Investment Adviser - The Global Economy into 2012
Whilst there was an essential commonality of policy response to the Great Financial Crisis (GFC) of 2008-09, there now appears to be a rather broad range of policy focus amongst the world’s leading economies. That is either because the various economic groupings are facing different challenges, or else are choosing to tackle a similar problem with alternative policies. Consequently, we expect to see differing growth trajectories across economies, but a shared inflation experience.
The hit to the global economy and financial system in the wake of the Lehman’s collapse saw output and trade levels plunge globally. Authorities the world over faced a common challenge and responded in a universal manner: ample liquidity was provided to make sure that the financial system didn’t seize up altogether; interest rates were slashed to a minimum to underpin demand; and governments adopted aggressive public spending programmes to fill the gap left by the slump in private sector demand.
A legacy of that 2008-09 policy response, however, was a significant ratcheting up in the level of public debt, and this has helped to shape the major challenge facing many economies today. For some countries, the efforts to cope with the GFC also resulted in upward inflationary pressures. In China bad debts were an inevitable consequence of the massive credit stimulus programme. Consequently, unlike the response to the GFC, the future policy stance of the various economies will differ according to their priorities. So, what are likely to be the key features of the global economy going into 2012?
Quite apart from it being an election year, the US appears to have opted to try to grow its way out of debt, at least for the time being – getting the level of unemployment down appears to be the present policy focus. Consequently, any signs of a meaningful economic slowdown are likely to elicit another round of Quantitative Easing (QE). So far, there seems to be little likelihood that the US will slip back into recession, barring a major financial blow-out in Europe.
After a sluggish first half of the year, the US economy rebounded more forcefully in Q3. Temporary negative factors, including high commodity prices and the supply-chain problems following the Japanese disaster, faded going into the second half of the year. Added to that, lower bond yields boosted mortgage refinancing activity and consumer demand. Moreover, there are good grounds for expecting further encouraging news. We have still to see the full impact of the recovery in auto sales, underlying durable goods orders are firm, inventory levels are low and there appear to be some stirrings in the housing market. Job creation, although not yet sufficient to make serious inroads into the high level of unemployment, seems to be picking up from a mid-year stall. The US economy looks likely to continue to expand in 2012, albeit at a sub-trend pace of around 2.5%.
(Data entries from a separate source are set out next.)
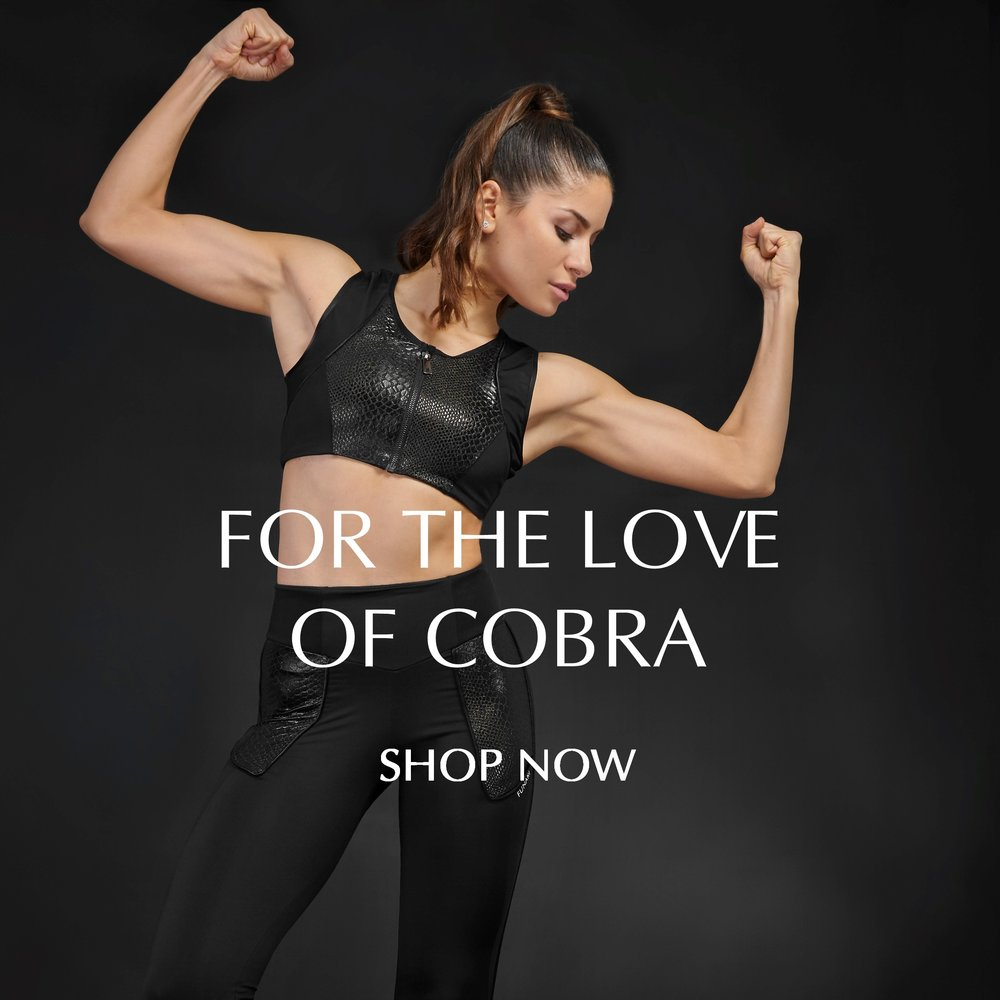 cobra love square revised 3 6 18.jpg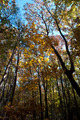 Fall Trees 1 - PhotoDune Item for Sale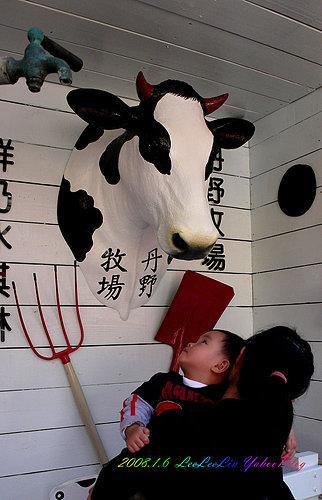 三峽清水祖師爺廟|丹野牧場|久年老店臭豆腐|長福橋園遊會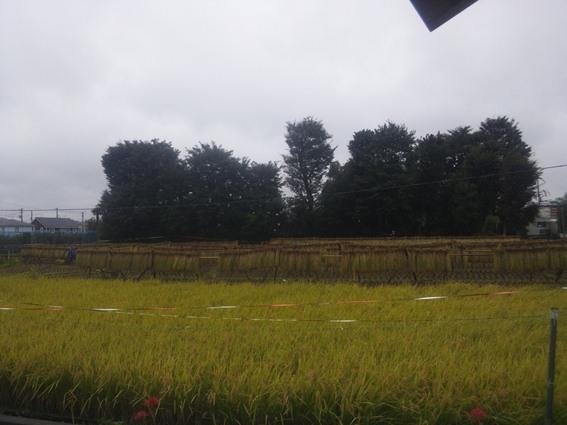 雨の中・はざかけの続き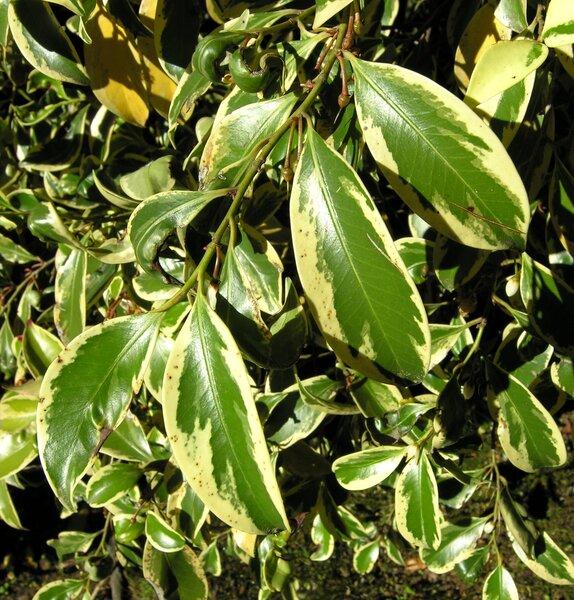Cleyera japonica Thunb. 'Fortunei'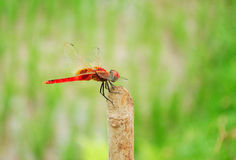 Red Dragonfly. A closeup of a Red colored Dragonfly Royalty Free Stock Photos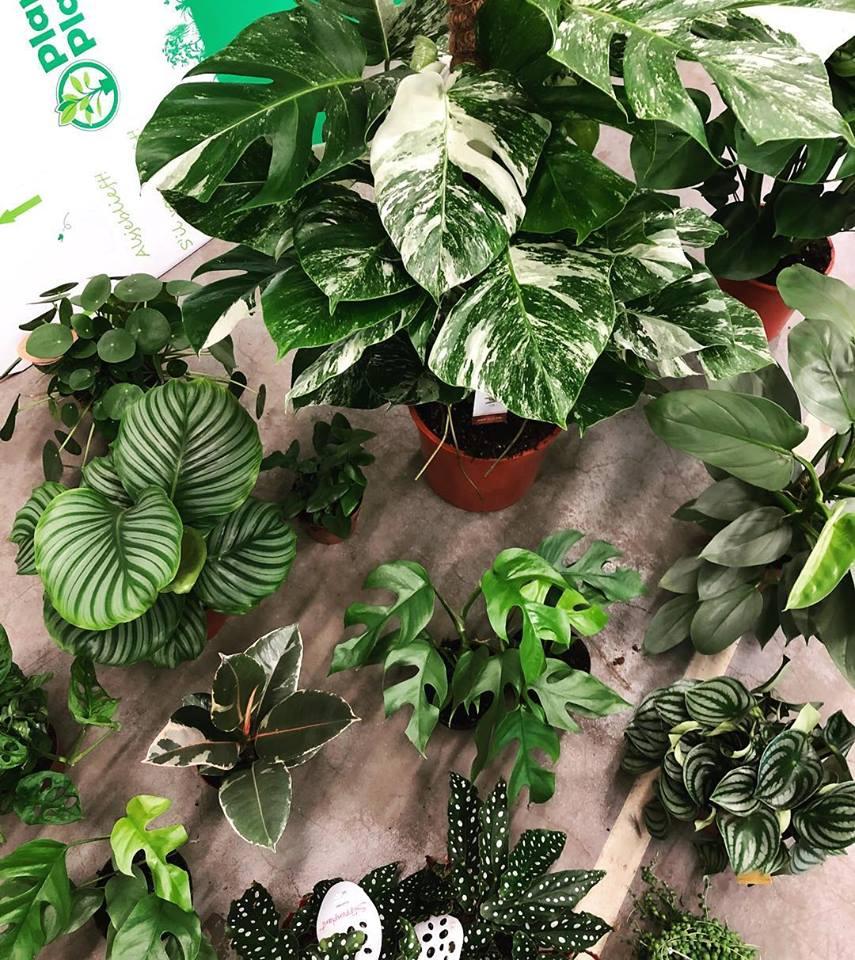 Monstera-plant-groen-wonen-botanisch-industrieel-interieur-planten-in-huis-interieur-stoere-plant-gatenplant-10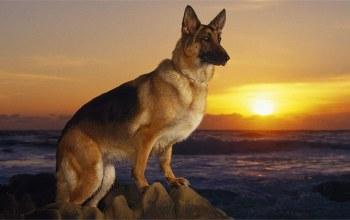 posture,German shepherd dog,cute,Sunset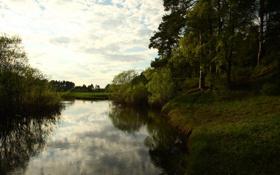 Обои лес, небо, пейзаж, река, настроение, берег, прогулка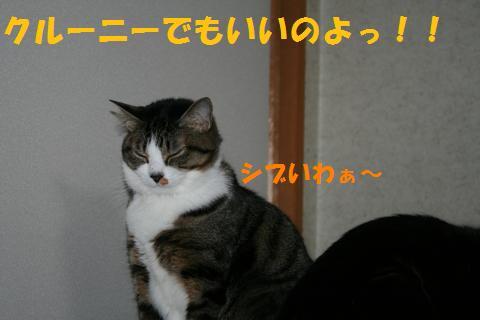 035_convert_20100424215745.jpg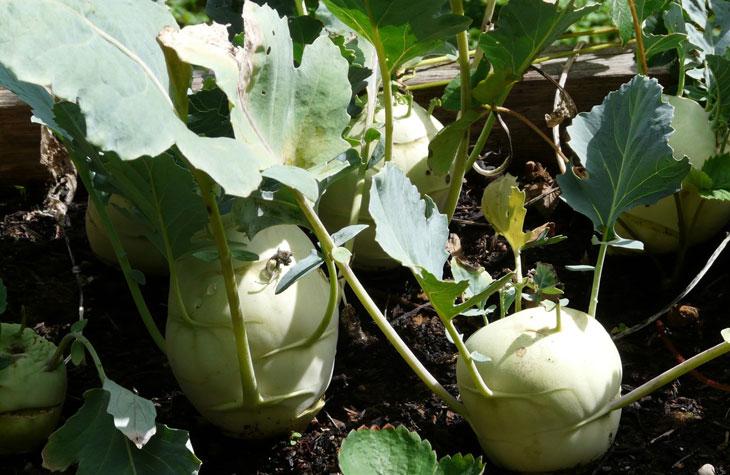 légumes en hiver : quels légumes cultiver en hiver
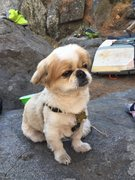 Rock Climbing Photo: Best crag dog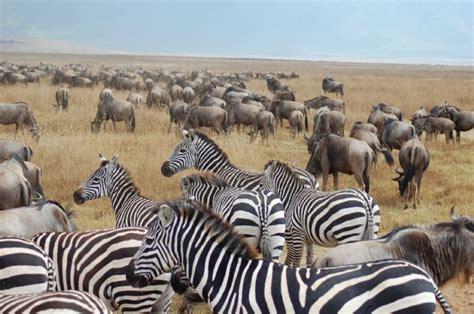 el sueno de africa kenya y tanzania el sue 241 o de 193 frica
For the world’s second largest economy, China, the stimulus measures to underpin the economy in 2008 succeeded in sustaining economic growth, but at the expense of rising inflation and the emergence of non-performing loans. The latter is not a policy priority – the main focus has been to rein in inflationary pressures without slowing the economy more than is necessary. For the present, inflation does appear to have peaked at over 6%, but it may not rapidly get back to target, which is below 4.0%. Many judge that China has passed the ‘Lewis turning point’ (the point when the labour supply turns from being freely abundant to being in short supply) and that wage inflation is likely to pick up more forcibly going forward.
With inflation likely to prove to be sticky, the authorities will be reluctant to ease policy prematurely. Recent signs of some relaxation seem likely to have been in response to particular stresses and strains in the system, rather than the prelude to a more general easing in policy. The authorities have moved to ease the plight of smaller companies, who have borne the brunt of the bank lending squeeze, through easier loans and some tax concessions.
The other area of specific targeting has been the proposal to investigate the possibility of allowing the issuance of municipal bonds. The thinking is that local authority spending levels have surged since 2008, whilst revenues have not. If the trial issuance of bonds is successful then that would put local authority financing on a more secure footing and go some way to relieving a specific fault line.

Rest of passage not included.